About 300 people marched through Santa Ana on Saturday to protest sweeps by the Immigration and Naturalization Service, saying that the agency is ignoring a new law that will grant amnesty to many living here illegally.
"The INS continues to roam the streets of cities like Santa Ana, Anaheim and Costa Mesa looking for hard-working and law-abiding people to harass," Father Allan Figueroa Deck told the marchers. "In many cases, the very people the INS continues to chase are the very ones to whom the government of the United States is offering legalization."
The marchers, mostly young people from Roman Catholic churches in the area, said the INS raids violate the spirit of the law recently passed by Congress that, starting next year, grants legal resident status to those who can prove that they have lived continuously in the United States since at least Jan. 1, 1982. It also calls for sanctions against employers who knowingly hire illegal aliens.
INS Regional Commissioner Harold Ezell said the protesters would do better to spend their time "informing the community on what their rights and privileges are under the reform act, instead of doing useless things like the walk today."
Although Latino activists said there have been raids in Santa Ana as recently as last Friday, Ezell said he knew of none in the last few weeks.
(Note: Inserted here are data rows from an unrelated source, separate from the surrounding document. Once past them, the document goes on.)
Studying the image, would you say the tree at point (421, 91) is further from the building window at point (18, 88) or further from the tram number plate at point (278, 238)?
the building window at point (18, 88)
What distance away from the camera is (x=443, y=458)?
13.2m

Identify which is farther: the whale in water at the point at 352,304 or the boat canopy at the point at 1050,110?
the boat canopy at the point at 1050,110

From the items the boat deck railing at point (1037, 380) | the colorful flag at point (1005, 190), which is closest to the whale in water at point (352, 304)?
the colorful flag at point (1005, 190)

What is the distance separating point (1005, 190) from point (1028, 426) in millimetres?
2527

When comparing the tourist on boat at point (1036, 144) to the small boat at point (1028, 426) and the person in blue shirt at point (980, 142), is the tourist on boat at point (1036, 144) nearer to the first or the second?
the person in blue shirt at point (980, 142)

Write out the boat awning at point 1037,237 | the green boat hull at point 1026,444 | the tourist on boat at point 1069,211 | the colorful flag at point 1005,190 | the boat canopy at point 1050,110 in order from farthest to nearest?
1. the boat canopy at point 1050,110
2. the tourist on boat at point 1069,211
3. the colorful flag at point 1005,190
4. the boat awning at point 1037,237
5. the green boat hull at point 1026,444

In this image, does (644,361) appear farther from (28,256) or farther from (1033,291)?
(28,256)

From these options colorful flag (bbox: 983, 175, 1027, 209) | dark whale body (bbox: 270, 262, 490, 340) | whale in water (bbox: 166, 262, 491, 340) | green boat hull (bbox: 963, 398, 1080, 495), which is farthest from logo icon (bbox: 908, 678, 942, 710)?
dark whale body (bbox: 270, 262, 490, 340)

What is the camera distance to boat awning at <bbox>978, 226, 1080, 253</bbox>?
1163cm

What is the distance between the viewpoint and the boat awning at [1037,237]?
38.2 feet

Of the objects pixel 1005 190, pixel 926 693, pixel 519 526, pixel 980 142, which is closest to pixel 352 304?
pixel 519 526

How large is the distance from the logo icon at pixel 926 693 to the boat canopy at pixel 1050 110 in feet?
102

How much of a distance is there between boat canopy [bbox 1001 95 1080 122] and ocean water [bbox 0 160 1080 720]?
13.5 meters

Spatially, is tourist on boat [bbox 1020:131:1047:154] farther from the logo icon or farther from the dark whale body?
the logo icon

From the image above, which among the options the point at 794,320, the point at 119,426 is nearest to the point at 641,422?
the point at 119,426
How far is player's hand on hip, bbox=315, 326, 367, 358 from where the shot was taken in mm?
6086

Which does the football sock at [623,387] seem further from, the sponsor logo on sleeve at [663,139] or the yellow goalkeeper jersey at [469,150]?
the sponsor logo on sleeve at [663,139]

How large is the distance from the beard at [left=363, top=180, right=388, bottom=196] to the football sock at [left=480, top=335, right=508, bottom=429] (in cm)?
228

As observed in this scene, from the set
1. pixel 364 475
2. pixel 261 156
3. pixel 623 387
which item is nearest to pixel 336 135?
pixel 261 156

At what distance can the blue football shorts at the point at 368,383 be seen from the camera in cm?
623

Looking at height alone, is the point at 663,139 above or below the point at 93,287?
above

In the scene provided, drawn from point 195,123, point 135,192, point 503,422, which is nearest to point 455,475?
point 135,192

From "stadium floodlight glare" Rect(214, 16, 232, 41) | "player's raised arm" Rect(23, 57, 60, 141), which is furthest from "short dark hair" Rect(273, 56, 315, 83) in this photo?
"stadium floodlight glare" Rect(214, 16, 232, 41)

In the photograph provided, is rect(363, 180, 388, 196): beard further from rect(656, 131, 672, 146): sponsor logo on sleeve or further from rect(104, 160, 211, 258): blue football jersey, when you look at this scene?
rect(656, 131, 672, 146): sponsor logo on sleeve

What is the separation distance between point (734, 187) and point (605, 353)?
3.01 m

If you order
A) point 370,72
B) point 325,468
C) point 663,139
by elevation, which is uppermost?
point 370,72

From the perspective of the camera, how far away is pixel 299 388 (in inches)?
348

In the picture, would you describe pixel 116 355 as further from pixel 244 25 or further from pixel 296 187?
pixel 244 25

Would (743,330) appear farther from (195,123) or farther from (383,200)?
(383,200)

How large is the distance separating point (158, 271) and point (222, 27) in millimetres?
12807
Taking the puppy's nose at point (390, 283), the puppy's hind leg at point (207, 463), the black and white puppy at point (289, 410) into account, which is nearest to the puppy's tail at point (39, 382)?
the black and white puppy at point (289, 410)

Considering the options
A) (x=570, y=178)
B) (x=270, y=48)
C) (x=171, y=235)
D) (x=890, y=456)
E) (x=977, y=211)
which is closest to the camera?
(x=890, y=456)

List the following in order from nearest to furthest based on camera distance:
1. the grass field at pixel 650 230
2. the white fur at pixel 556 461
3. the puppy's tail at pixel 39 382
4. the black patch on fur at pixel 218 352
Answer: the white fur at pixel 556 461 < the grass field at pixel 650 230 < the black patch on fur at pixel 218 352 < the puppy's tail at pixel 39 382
But the INS does not plan to halt its sweeps, Ezell said.
The INS also will continue to respond to citizens' complaints of congregations of illegal aliens, Ezell said. Meanwhile, immigration officers are seeking suggestions from the Latino community on what can be done to help those eligible under the new amnesty law.
"We're interested in getting as many people through the legalization as are entitled to it," Ezell said.
But the marchers said INS agents also are apprehending amnesty candidates.
In addition, Santa Ana downtown businessmen have accused the INS of creating a semi-ghost town by driving away their customers with raids. The Santa Ana City Council earlier this month joined the business owners in a letter to President Reagan asking that the INS sweeps be halted.